A political party that was closely linked with the defeated Tamil Tiger rebels has swept local council elections held in areas ravaged by the country’s 25-year civil war, amid reports of intimidation and vote-buying, officials said Sunday.

The Tamil National Alliance (TNA) won 20 local councils out of the 25 it contested in the ethnic Tamil-majority north and east, the elections department said.

President Mahinda Rajapaksa’s ruling United People’s Freedom Alliance coalition, which won all 40 councils in the country’s ethnic Sinhalese-majority regions, secured five councils in mainly Tamil areas.

Saturday’s election assumed unprecedented national significance, with the main two rivals both seeing it as a confidence vote.

Analysys say the resounding victory consolidates the TNA’s status as an authentic representative of ethnic Tamils in negotiations with Rajapaksa’s ethnic majority Sinhalese-controlled government in sharing political power and post-war rehabilitation.

The party had appealed to voters to give it a mandate to demand self-rule in the Tamil-majority areas.

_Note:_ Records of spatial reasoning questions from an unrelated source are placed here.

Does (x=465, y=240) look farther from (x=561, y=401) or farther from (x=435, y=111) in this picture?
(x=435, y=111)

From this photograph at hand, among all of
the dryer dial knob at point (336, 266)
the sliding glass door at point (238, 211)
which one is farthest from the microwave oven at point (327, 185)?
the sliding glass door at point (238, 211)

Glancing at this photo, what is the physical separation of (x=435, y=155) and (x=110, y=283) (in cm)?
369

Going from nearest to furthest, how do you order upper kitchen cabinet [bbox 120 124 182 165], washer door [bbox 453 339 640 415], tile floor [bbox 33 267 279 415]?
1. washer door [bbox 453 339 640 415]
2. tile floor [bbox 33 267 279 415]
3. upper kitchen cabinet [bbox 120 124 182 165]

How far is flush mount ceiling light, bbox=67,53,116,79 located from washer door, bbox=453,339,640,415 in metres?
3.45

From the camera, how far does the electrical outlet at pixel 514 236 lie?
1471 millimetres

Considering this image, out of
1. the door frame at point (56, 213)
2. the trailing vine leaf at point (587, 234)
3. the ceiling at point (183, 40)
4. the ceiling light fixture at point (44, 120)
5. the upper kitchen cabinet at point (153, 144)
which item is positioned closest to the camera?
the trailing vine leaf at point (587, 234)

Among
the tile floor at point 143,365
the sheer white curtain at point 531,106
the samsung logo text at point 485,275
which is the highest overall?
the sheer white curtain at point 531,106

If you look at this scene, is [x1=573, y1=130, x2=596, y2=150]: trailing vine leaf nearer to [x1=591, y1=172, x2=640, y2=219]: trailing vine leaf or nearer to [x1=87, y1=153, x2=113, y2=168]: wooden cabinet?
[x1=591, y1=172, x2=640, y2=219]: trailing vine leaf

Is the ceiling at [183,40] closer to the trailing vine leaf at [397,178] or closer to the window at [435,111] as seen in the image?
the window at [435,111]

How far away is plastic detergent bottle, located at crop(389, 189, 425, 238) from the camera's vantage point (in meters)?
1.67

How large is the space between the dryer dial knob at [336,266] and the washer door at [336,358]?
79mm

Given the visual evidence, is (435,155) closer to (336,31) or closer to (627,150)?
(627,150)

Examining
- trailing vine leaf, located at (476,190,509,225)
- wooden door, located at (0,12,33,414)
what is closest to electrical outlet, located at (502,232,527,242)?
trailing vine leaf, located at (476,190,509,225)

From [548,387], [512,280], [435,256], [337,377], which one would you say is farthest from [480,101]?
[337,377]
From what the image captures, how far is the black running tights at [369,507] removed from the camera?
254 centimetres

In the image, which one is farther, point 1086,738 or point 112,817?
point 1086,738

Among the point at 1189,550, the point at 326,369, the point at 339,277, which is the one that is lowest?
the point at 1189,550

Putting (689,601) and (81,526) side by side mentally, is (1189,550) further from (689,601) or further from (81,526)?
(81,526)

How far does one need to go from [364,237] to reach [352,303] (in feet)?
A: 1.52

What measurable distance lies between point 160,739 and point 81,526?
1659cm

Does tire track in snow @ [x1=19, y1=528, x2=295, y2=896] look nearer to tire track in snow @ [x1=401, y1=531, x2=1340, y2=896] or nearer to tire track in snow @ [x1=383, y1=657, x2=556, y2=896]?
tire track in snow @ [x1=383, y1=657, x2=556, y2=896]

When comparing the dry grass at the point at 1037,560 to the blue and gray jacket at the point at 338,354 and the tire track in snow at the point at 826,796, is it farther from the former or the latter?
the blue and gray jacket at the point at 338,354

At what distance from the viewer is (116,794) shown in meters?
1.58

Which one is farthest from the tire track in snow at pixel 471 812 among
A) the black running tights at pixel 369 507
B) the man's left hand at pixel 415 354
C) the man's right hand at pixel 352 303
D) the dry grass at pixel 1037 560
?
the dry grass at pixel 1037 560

Rajapaksa’s ruling party, for its part, had hoped a victory for its allies would blunt calls for an international war crimes investigation, mostly coming from the US and other Western nations, and vindicate the harsh tactics that left thousands of Tamil civilians dead in the final months of the civil war, which ended in May 2009.

Rajapaksa already has rejected a demand by the TNA to allow Tamil control over local police and land.

‘Dignified political settlement’

“It clearly shows the Tamil people’s stand on political and development matters,” TNA parlimentarian Suresh Premachandran said of the election result.

He said the Tamils had given his party a mandate for a “dignified political settlement” and urged the government to respect the verdict.

Media minister Keheliya Rambukwella said that despite failing to win control of many councils in the north, the ruling party had taken a “stride forward” by getting many members elected.

“This is part of the peace dividend and participatory democracy that has manifested,” he said of the vote.

The clean sweep in ethnic Sinhalese-majority regions highlighted Rajapaksa’s immense popularity among Sinhalese more than two years after leading the army to victory, and also shows the ethnic polarization that still exists.

Alleged vote-buying

Election monitoring group Campaign for Free and Fair Elections said in a statement on Saturday that uniformed men suspected to be members of the military, which still has a large presence in the former war zone, were forcibly collecting voting cards, apparently to rig the vote.

It reported that such incidents took place in 20 villages.

People who refused to give away their cards “were beaten up and threatened to cut their throats out,” the group said.

It also observed men in uniform distributing food to people and asking them to vote for the ruling party.

In some areas, residents were paid five or 10 dollars in exchange for voting cards, it said.

Most people in the region are extremely poor after losing their families’ breadwinners and belongings in the war.

Rambukwella denied that the army was used for vote-buying, but said any credible complaints would be investigated.

Sri Lanka’s top officials, including Rajapaksa and cabinet ministers, had campaigned for minority Tamil votes.

The governing coalition insists it is committed to ethnic reconciliation, though none of its touted programmes toward healing has begun.